No apologies for the gratuitous Stevie Nicks picture because she’s just so gorgeous.

Next lyric blog is here.

[1] If you don’t know what an audio cassette is, see for a beginner’s guide. For more on archaic music equipment, see

[2] ‘I was smack in the middle of alphabet town/There was life on the corners and death all around’.

[3] My version of Word interestingly keeps autocorrecting this to ‘colitis’, inflammatory bowel disease. It actually means marijuana, which you can now smell very strongly all over my suburban residential cul de sac.

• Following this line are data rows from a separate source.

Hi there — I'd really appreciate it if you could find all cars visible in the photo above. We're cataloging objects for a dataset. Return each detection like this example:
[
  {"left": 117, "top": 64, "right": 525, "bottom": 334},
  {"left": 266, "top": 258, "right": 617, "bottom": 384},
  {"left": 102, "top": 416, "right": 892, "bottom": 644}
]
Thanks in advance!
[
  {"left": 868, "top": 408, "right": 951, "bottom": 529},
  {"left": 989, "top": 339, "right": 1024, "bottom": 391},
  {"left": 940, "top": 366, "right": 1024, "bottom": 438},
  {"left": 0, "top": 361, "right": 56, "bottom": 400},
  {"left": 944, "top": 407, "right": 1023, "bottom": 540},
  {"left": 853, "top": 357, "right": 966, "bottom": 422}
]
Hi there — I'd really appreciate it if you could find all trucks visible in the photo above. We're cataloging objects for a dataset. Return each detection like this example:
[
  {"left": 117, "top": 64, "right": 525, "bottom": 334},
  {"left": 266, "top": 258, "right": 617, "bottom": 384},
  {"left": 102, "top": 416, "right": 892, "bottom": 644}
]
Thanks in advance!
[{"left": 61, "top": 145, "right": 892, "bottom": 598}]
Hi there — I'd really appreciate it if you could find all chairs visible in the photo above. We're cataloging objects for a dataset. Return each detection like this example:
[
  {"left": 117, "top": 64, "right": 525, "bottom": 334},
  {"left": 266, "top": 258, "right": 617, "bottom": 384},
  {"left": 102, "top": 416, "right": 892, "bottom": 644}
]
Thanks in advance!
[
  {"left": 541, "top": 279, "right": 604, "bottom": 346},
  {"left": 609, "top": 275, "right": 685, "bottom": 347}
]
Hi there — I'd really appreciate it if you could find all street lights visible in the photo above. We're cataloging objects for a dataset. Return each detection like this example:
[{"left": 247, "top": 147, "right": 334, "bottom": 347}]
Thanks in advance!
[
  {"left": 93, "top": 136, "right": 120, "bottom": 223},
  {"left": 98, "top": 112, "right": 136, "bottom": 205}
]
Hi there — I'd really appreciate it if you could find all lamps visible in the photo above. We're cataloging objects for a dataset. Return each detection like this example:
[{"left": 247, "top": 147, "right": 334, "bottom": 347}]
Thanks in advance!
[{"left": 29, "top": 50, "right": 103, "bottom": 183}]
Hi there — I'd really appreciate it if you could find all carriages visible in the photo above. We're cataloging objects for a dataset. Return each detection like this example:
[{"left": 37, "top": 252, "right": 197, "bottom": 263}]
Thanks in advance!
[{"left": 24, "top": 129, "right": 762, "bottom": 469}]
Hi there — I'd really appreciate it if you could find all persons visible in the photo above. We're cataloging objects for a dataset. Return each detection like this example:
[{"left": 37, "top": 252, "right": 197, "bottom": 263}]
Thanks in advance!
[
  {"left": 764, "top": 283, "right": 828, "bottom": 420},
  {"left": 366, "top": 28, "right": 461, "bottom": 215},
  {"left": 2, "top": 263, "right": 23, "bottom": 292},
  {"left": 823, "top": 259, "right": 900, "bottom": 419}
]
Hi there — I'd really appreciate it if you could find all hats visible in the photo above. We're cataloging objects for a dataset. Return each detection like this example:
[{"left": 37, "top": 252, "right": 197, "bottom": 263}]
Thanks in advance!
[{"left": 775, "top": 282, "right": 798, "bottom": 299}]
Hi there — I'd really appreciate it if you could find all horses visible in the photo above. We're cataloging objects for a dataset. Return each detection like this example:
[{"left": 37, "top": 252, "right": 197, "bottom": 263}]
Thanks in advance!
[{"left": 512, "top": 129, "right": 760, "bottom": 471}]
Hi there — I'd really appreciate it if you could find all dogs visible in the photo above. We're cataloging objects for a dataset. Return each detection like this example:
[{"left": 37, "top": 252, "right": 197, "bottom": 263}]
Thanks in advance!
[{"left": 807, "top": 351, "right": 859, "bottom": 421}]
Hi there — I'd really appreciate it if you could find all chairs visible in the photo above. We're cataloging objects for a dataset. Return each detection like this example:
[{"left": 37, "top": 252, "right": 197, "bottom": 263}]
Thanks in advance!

[4] I seriously believed there could be no one deeper, cooler or more poetic than Don Henley when it came to lyrics. Come on, ‘Somebody laid the mountains low/While the town got high’.

[6] Let’s make Ray Poet Laureate. More on favourite Kinks lyrics in a later blog.

8 responses »

  1. A very entertaining post as ever. Thanks for the shout out!
    One of my first ever blog posts was about taping of the radio – these things are very evocative of a time and place – and you sum that up very well here.

  2. Dave Quayle says:

    Actually, I think “whinge and moan” is an improvement.

  3. GeorgeJF says:

    I admit today there’s a lots of lyrics on Intrenet. But I still have to do that. I still have to sit down to and work it out. Not because I don’t know how to use the Intrenet, I do I can use it well. But the music I listen to. I say it’s alright if there’s no lyrics for a band who only made one single. But there’s artists who made lots of albums and singles and they’re popular. For Example there’s a group from the ’60s called Them, they made 250 songs but you can find only 50 song lyrics. It’s so hard because my mother toe/language isn’t english, the natives don’t understand why I’m asking always for lyrics. That’s so sad. Take Herman’s Hermits or Kinks they’re very well known bands but you’ll find houndreds of songs by them with no lyrics on Internet or on the sleeve.
    (Now I created a group for this problem you can join if you like Facebook[dot]com/groups/201416353368278/)

  4. Marni says:

    I try to refrain from the trap of looking up lyrics instantaneously because I want to preserve the sacred ceremonies of music. Having everything on demand only serves to dilute its magic. I was born in 1999 so tecnically I shouldn’t be feeling this way, but I actively enjoy struggling to tune the radio in and listening to something I have been waiting all week for through a sea of static, creaks and cacophanous whistles. I can curl up under the duvet tweaking the arial with my foot and pretending I am in World War Two. I do use youtube for music but am eternally grateful for the fact there is no internet connection n my room and I am able to spend many private hours getting to know every detail and nuance of a cd, often over a period of several years. Let’s keep music sacred.